→ **Work to complete**
Could you put the lines between the one holding "Of point (60, 75), point" and the one holding "838 centimetres", inclusive, into a Markdown table with the columns Row and Line, leaving out any blank lines?

→ **Input rows**

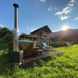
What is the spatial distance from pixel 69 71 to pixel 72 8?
1002 cm

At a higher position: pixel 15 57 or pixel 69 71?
pixel 15 57

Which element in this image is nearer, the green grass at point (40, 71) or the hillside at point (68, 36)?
the green grass at point (40, 71)

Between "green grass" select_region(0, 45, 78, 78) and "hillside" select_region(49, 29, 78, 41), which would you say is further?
"hillside" select_region(49, 29, 78, 41)

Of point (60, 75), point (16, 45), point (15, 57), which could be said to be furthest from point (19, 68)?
point (60, 75)

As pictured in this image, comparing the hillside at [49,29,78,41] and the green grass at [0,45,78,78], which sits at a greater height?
the hillside at [49,29,78,41]

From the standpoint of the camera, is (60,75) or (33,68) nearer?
(60,75)

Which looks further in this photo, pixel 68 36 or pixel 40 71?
pixel 68 36

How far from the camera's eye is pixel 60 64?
838 centimetres

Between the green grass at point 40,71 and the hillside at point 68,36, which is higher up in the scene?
the hillside at point 68,36

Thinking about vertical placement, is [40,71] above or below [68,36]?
below

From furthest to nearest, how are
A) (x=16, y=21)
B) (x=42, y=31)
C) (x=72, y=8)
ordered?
(x=42, y=31) < (x=72, y=8) < (x=16, y=21)

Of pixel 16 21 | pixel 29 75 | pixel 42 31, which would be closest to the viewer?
pixel 29 75

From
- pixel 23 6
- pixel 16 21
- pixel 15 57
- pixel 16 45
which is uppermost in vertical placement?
pixel 23 6

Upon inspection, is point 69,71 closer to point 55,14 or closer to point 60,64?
point 60,64
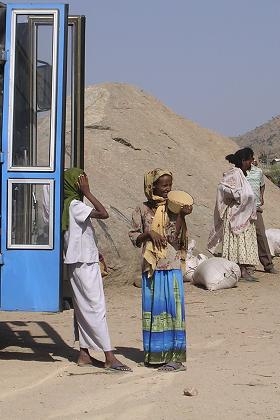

→ **Solution for this exercise**
| Row | Line |
|---|---|
| 1 | Of point (60, 75), point (16, 45), point (15, 57), which could be said to be furthest from point (19, 68)? |
| 2 | point (60, 75) |
| 3 | As pictured in this image, comparing the hillside at [49,29,78,41] and the green grass at [0,45,78,78], which sits at a greater height? |
| 4 | the hillside at [49,29,78,41] |
| 5 | From the standpoint of the camera, is (60,75) or (33,68) nearer? |
| 6 | (60,75) |
| 7 | Which looks further in this photo, pixel 68 36 or pixel 40 71? |
| 8 | pixel 68 36 |
| 9 | How far from the camera's eye is pixel 60 64? |
| 10 | 838 centimetres |